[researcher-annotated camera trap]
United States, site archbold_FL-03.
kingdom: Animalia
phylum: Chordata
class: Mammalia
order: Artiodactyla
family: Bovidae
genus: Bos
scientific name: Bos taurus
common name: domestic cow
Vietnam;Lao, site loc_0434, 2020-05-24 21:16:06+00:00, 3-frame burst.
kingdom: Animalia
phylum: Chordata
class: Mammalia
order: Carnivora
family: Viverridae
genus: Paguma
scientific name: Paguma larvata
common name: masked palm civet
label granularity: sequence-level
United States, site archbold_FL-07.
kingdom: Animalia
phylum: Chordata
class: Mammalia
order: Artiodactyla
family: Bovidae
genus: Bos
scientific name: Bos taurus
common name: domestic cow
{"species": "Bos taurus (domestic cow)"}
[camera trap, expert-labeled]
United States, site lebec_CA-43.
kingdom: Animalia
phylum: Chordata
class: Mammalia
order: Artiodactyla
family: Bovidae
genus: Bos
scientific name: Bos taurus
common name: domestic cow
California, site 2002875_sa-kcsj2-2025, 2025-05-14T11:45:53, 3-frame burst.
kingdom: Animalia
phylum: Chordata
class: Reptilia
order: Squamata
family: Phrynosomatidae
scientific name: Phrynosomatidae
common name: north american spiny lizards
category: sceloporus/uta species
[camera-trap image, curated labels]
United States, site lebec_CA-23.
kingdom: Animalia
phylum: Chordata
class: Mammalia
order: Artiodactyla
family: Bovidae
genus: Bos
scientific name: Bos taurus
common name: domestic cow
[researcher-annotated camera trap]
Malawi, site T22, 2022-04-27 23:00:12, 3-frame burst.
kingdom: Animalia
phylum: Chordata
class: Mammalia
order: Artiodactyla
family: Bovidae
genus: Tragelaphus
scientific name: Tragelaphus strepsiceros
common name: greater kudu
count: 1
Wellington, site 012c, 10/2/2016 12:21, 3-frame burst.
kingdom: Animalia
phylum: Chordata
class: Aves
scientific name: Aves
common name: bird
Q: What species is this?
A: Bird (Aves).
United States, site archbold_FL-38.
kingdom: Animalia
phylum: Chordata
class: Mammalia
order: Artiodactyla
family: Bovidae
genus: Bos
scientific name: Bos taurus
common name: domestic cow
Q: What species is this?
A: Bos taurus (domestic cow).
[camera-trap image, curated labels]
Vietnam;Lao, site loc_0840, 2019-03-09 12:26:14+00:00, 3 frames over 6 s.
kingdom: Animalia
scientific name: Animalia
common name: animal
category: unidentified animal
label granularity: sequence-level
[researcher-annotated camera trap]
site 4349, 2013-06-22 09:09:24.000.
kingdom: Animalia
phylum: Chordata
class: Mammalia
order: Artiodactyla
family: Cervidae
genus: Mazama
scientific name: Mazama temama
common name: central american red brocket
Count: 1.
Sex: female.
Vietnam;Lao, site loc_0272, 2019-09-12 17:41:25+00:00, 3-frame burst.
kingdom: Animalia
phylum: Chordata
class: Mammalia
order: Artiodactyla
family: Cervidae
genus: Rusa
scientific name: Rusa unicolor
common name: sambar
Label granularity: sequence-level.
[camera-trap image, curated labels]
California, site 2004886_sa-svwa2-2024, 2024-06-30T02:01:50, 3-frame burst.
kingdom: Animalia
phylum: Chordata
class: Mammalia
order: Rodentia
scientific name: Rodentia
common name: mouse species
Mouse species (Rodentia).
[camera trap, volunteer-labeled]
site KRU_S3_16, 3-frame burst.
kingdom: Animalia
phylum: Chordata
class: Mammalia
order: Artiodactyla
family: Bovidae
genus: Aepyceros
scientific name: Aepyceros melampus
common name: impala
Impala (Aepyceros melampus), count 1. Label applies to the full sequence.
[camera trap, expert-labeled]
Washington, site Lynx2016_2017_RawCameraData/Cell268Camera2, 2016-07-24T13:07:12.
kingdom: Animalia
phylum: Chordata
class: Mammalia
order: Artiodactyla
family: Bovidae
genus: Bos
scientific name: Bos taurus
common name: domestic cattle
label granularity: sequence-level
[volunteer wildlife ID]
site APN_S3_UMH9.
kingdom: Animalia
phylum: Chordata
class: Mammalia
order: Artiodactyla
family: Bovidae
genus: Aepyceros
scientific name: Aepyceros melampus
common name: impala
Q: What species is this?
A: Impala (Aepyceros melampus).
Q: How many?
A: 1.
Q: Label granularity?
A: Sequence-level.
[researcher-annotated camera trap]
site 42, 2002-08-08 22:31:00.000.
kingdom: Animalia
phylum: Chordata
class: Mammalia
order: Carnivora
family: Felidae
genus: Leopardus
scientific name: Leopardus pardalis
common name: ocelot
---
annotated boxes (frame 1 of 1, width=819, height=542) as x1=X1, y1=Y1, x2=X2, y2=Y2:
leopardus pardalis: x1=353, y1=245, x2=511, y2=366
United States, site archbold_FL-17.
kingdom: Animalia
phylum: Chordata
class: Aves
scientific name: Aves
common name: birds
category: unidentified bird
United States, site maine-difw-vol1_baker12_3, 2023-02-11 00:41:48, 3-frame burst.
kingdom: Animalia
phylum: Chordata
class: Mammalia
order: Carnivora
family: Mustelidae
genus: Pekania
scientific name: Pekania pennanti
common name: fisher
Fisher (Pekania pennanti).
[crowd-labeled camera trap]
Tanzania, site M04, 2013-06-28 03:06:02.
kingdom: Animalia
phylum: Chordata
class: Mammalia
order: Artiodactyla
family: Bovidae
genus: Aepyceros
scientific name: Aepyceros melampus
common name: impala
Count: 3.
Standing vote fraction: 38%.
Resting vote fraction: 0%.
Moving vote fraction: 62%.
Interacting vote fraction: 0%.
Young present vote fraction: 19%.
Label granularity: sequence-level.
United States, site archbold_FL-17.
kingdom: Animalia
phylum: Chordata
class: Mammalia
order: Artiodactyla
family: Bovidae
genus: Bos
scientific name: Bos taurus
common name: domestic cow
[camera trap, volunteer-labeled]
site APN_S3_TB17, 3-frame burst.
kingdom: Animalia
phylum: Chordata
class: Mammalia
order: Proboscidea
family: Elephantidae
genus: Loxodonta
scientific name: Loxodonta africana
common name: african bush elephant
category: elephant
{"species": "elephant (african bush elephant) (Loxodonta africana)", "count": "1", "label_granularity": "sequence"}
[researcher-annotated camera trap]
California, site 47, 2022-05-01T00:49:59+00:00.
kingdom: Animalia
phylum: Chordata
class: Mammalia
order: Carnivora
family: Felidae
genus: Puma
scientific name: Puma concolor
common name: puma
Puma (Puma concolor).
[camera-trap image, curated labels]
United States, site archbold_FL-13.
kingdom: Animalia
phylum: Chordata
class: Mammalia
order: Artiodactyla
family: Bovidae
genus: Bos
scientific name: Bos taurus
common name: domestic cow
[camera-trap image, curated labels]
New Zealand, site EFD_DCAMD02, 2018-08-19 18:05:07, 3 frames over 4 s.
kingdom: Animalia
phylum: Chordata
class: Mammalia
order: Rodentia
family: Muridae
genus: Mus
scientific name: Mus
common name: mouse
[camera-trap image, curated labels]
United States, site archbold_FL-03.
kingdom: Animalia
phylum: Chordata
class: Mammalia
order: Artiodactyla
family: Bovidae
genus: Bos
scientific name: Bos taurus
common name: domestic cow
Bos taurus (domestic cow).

- - - -

## Task instructions
Output the lines above between the one holding "genus: Leopardus" and the one holding "category: unidentified bird", inclusive, with nothing before or after them.

## Task output
genus: Leopardus
scientific name: Leopardus pardalis
common name: ocelot
---
annotated boxes (frame 1 of 1, width=819, height=542) as x1=X1, y1=Y1, x2=X2, y2=Y2:
leopardus pardalis: x1=353, y1=245, x2=511, y2=366
United States, site archbold_FL-17.
kingdom: Animalia
phylum: Chordata
class: Aves
scientific name: Aves
common name: birds
category: unidentified bird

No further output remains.